++++ SELECTED PASSAGE

The bill received its first reading in
the House of Commons on 8 January 2020
and its second reading on 22 January
2020. For the second reading debate, click
here. The committee
stage was completed on 11 February 2020.
For the committee debate, click
here. The third reading
in the House of Commons was on 10 March
2020; for the debate, click
here. First reading in
the House of Lords was on 11 March 2020.
The second reading was on 22 April 2020.
The committee stage was completed on 2
June 2020 and the report stage on 29
June 2020. The third reading was on 28
January 2021. The House of Lords have
returned the Bill to the House of
Commons with amendments. The amendments
will be considered on the floor of the
House on 24 February 2021.
For the bill, as amended by the Lords, click
here. To follow
progress of the bill, click
here. For a briefing,
prepared by the House of Commons Library
after second reading in the House of
Commons, click
here.
Renting Homes (Amendment)

++++++++
++++ INPUT DATA

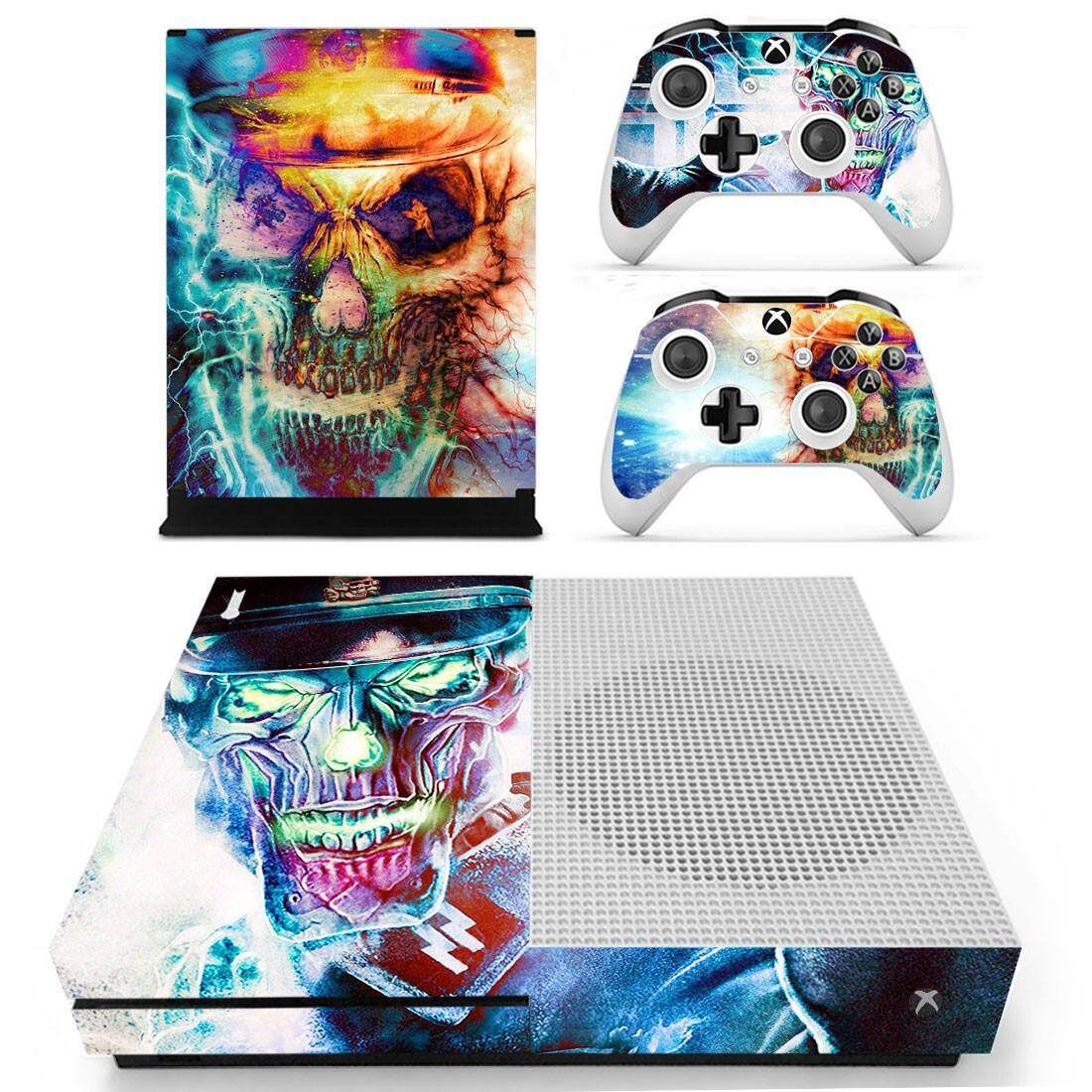 2 Controller Sticker + Skeleton Designer Skin For XBOX ONE S Gaming Console YS-xboxoneS-0134 YS-xboxoneS-0134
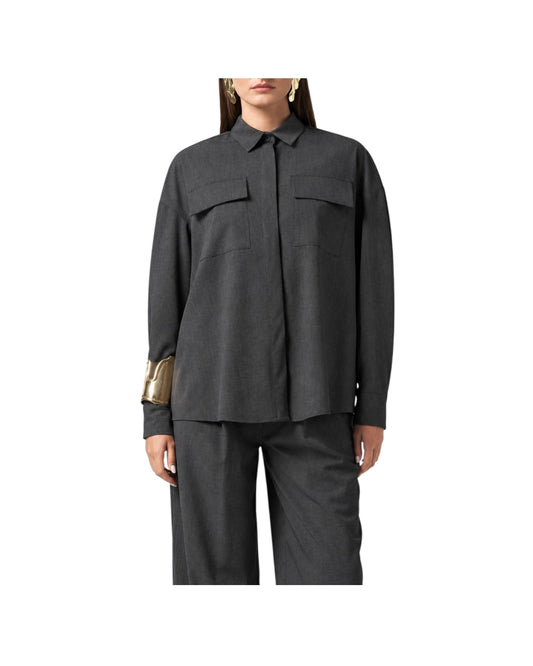 Camicia Office Grey OFFICE SHIRT GREY SILENCE LIMITED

++++++++

◆ **WHAT YOU NEED TO DO**
Please copy out the section of the bill passage that opens with the words containing "For the bill, as" and closes with "Renting Homes (Amendment)". The material is separate from the bill passage.

◆ **EXERCISE SOLUTION**
For the bill, as amended by the Lords, click
here. To follow
progress of the bill, click
here. For a briefing,
prepared by the House of Commons Library
after second reading in the House of
Commons, click
here.
Renting Homes (Amendment)